Task to complete — Your task is to repeat, word for word, the line containing "How far is the white sports" and all lines that follow it to the end of the material, and no other lines.

[Spatial reasoning question data]
======

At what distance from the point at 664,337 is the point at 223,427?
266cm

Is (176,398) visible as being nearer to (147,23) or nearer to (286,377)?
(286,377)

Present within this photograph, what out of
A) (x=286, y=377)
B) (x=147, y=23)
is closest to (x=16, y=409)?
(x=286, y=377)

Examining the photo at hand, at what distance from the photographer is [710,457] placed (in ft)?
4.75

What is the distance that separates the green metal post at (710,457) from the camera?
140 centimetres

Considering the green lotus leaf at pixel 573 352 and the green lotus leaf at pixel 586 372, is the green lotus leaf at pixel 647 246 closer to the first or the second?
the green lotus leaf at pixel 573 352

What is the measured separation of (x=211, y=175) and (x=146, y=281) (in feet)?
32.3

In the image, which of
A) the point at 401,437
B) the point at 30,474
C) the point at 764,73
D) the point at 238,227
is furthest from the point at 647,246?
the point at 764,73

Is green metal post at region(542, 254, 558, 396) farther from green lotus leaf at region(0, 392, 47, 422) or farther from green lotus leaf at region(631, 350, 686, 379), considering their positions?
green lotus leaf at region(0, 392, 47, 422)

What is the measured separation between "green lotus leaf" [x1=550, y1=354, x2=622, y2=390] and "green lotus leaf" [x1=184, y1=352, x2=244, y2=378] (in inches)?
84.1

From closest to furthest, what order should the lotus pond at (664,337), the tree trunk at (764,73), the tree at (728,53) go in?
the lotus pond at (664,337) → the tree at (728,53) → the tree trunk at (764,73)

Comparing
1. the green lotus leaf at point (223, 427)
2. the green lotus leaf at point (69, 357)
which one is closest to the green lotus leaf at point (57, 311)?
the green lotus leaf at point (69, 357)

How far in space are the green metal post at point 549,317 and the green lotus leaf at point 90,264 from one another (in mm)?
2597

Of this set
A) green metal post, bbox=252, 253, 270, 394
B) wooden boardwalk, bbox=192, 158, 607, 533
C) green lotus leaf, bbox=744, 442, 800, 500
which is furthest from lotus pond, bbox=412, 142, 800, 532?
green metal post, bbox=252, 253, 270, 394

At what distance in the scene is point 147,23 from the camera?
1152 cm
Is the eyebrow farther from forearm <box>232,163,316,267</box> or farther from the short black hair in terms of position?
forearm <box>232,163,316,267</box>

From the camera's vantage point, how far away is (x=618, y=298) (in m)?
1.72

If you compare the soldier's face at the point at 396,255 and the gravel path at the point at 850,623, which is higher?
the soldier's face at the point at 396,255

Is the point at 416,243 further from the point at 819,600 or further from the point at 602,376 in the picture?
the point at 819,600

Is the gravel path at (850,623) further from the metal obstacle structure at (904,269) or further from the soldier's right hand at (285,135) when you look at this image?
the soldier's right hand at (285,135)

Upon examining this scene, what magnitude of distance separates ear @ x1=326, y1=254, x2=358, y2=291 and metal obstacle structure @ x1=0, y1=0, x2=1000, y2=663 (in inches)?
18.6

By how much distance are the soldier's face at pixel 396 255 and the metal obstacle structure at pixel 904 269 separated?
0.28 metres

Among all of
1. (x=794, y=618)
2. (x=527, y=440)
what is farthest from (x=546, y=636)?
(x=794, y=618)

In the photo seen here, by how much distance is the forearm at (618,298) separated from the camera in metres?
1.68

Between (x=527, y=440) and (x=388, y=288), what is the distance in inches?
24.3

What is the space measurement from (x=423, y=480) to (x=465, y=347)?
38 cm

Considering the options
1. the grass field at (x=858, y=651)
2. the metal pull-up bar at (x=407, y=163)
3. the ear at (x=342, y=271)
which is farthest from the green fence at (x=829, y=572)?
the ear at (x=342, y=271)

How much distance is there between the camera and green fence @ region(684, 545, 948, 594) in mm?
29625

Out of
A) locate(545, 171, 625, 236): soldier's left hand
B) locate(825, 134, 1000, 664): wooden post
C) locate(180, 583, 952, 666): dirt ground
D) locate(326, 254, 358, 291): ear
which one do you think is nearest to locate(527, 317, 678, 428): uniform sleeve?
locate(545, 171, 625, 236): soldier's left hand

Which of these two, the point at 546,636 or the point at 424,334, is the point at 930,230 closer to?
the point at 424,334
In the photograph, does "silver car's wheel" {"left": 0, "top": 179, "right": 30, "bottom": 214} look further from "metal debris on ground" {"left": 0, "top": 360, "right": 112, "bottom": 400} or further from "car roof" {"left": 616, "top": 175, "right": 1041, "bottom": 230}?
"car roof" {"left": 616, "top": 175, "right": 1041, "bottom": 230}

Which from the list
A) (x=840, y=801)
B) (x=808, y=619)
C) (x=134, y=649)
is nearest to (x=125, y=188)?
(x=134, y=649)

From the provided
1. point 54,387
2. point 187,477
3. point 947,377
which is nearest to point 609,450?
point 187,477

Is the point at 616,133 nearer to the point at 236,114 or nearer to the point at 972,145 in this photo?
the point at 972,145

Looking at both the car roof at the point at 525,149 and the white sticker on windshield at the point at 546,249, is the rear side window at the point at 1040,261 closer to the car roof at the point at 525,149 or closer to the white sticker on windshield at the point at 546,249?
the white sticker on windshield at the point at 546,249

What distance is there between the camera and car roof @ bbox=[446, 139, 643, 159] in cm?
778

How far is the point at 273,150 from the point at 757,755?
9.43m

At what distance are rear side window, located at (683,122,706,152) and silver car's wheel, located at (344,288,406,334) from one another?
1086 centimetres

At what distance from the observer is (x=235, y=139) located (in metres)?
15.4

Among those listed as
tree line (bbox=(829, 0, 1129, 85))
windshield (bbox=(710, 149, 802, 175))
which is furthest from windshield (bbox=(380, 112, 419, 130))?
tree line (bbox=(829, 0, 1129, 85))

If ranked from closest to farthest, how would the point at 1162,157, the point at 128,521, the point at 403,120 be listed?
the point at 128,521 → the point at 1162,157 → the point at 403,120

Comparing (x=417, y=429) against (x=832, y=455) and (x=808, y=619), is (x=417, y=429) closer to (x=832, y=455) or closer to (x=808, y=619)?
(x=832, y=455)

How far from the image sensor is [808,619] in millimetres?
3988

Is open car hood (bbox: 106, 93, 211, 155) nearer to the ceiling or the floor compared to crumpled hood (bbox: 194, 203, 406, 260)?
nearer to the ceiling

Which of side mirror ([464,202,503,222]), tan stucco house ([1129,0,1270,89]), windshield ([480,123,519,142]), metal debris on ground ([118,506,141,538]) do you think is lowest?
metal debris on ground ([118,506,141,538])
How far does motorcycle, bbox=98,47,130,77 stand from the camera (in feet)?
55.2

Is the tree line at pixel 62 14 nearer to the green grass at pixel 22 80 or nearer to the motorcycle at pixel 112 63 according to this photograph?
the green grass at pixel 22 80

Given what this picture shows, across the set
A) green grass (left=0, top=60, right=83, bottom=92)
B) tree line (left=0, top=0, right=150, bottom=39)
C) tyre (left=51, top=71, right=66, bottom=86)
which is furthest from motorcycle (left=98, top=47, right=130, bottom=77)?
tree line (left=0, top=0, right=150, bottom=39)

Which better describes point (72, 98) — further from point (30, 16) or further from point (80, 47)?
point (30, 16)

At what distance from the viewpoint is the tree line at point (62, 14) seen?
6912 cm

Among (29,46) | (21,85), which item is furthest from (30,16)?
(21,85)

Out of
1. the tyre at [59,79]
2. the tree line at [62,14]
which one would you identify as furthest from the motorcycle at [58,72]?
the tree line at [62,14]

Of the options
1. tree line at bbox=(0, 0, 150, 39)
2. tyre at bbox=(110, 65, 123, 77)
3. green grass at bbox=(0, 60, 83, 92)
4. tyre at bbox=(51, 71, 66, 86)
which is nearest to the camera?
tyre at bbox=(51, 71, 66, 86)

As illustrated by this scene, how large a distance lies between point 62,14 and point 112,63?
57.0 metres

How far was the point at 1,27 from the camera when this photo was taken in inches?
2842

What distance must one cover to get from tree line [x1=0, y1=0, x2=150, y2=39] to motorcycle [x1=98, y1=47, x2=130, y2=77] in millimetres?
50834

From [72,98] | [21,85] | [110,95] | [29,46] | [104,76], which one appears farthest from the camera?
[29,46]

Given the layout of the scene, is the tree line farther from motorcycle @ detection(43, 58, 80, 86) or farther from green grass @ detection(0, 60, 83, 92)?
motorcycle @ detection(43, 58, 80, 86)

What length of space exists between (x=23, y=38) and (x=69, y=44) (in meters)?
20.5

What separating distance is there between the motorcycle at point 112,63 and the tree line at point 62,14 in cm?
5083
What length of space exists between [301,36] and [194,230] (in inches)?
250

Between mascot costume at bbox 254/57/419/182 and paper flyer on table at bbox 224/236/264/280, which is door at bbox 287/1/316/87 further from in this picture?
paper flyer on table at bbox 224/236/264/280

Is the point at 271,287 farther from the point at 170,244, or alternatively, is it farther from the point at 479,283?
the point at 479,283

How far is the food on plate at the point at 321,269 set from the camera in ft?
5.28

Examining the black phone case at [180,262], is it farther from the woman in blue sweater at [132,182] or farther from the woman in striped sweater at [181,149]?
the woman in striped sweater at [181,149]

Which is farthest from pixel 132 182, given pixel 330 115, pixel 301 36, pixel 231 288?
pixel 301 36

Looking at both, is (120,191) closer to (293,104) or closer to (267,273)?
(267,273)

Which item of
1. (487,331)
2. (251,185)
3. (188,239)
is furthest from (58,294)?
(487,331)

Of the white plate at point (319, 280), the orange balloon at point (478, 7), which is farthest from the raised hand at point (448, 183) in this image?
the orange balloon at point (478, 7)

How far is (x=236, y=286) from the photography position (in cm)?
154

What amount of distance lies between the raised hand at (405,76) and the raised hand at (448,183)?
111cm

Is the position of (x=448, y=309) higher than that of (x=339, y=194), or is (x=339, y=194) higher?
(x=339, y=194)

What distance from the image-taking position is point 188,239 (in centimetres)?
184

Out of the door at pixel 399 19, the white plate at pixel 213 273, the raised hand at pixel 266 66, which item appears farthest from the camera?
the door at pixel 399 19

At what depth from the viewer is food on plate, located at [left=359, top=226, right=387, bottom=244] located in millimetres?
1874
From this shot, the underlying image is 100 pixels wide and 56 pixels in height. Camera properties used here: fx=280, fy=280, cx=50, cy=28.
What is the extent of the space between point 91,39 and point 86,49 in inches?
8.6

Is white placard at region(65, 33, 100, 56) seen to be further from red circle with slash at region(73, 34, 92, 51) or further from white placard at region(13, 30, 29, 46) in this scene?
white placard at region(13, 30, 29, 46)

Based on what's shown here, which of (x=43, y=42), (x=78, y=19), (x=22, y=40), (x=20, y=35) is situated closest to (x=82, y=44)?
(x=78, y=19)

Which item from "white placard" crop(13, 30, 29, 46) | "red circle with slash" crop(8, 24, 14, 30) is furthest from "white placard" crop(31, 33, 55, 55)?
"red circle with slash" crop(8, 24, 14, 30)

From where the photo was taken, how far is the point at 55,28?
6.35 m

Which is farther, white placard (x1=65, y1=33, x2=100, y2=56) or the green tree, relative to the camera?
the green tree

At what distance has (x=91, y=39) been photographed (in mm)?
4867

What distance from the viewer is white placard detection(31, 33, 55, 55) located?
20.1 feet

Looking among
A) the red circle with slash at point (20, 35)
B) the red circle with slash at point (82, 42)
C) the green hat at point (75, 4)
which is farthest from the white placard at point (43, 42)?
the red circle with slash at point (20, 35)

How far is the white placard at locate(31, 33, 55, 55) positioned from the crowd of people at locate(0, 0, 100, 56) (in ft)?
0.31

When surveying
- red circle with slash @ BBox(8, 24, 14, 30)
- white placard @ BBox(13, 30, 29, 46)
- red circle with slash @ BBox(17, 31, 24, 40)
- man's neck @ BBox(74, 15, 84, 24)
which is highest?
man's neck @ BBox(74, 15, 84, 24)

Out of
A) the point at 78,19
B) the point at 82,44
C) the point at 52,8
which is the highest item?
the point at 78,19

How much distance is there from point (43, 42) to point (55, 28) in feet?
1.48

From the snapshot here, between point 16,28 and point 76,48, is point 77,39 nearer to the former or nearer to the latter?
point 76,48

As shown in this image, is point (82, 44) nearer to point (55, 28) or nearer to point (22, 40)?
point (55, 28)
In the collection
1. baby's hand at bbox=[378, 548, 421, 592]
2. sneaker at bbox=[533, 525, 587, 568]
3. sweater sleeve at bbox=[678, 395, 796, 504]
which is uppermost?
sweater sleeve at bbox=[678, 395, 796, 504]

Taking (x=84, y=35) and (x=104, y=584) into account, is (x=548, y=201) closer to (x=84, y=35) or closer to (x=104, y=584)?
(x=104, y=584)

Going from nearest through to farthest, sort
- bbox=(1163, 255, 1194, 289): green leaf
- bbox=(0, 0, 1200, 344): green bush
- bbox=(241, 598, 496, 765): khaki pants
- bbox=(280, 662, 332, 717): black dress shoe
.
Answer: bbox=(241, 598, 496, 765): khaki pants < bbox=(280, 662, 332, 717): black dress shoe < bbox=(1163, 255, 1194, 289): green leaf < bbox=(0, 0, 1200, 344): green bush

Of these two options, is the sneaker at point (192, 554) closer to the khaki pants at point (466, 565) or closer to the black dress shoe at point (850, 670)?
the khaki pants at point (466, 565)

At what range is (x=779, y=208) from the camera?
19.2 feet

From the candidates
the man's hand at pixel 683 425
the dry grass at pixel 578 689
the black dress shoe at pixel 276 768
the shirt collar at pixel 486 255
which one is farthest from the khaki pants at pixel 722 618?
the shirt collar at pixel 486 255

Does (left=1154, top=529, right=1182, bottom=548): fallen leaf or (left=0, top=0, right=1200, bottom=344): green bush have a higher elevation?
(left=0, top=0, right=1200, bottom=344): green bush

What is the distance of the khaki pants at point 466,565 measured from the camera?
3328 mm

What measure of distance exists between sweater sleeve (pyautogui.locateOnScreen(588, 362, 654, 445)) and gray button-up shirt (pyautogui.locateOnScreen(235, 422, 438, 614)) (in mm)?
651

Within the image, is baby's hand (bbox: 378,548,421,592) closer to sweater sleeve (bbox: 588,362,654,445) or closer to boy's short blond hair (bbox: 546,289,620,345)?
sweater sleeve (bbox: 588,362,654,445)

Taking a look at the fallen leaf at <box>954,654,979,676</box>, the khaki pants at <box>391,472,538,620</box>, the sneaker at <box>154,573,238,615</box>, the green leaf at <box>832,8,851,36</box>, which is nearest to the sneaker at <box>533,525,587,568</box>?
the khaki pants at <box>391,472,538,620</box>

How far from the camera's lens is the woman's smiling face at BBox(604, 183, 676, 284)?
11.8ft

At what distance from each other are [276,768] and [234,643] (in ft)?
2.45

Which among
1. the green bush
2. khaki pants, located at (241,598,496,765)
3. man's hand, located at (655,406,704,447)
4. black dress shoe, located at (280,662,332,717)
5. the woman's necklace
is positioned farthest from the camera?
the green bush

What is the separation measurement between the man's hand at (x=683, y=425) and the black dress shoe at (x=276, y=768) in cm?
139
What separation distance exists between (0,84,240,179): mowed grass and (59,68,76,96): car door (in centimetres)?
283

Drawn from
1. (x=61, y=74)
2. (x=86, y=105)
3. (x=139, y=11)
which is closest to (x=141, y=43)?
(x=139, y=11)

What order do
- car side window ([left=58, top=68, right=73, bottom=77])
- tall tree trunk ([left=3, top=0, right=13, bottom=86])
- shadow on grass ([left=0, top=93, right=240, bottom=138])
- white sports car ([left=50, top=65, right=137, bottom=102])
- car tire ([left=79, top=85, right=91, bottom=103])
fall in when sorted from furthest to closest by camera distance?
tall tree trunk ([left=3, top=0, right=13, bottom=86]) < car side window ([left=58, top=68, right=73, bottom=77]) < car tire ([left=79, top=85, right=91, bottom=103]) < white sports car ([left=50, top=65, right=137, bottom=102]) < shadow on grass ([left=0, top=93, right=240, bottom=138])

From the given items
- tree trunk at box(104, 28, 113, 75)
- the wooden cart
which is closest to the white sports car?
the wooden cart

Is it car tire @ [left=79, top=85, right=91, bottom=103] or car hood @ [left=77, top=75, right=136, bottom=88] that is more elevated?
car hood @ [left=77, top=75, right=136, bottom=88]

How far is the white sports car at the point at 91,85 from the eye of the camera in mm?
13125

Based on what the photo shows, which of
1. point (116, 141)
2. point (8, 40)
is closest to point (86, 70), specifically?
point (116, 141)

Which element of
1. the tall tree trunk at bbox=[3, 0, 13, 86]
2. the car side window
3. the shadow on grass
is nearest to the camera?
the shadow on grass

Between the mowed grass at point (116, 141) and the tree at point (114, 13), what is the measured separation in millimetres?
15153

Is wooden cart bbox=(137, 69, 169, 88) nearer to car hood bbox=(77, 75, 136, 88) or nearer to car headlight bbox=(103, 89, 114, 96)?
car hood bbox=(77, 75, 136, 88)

======

Task response —
How far is the white sports car at the point at 91,85 from the eye of the camera in mm?
13125

Based on what the photo shows, which of
1. point (116, 141)
2. point (8, 40)
is closest to point (86, 70), specifically?
point (116, 141)

Which element of
1. the tall tree trunk at bbox=[3, 0, 13, 86]
2. the car side window
3. the shadow on grass
is nearest to the camera?
the shadow on grass

Between the mowed grass at point (116, 141) and the tree at point (114, 13), what is the measured separation in millimetres?
15153

Is wooden cart bbox=(137, 69, 169, 88) nearer to car hood bbox=(77, 75, 136, 88) or nearer to car headlight bbox=(103, 89, 114, 96)?
car hood bbox=(77, 75, 136, 88)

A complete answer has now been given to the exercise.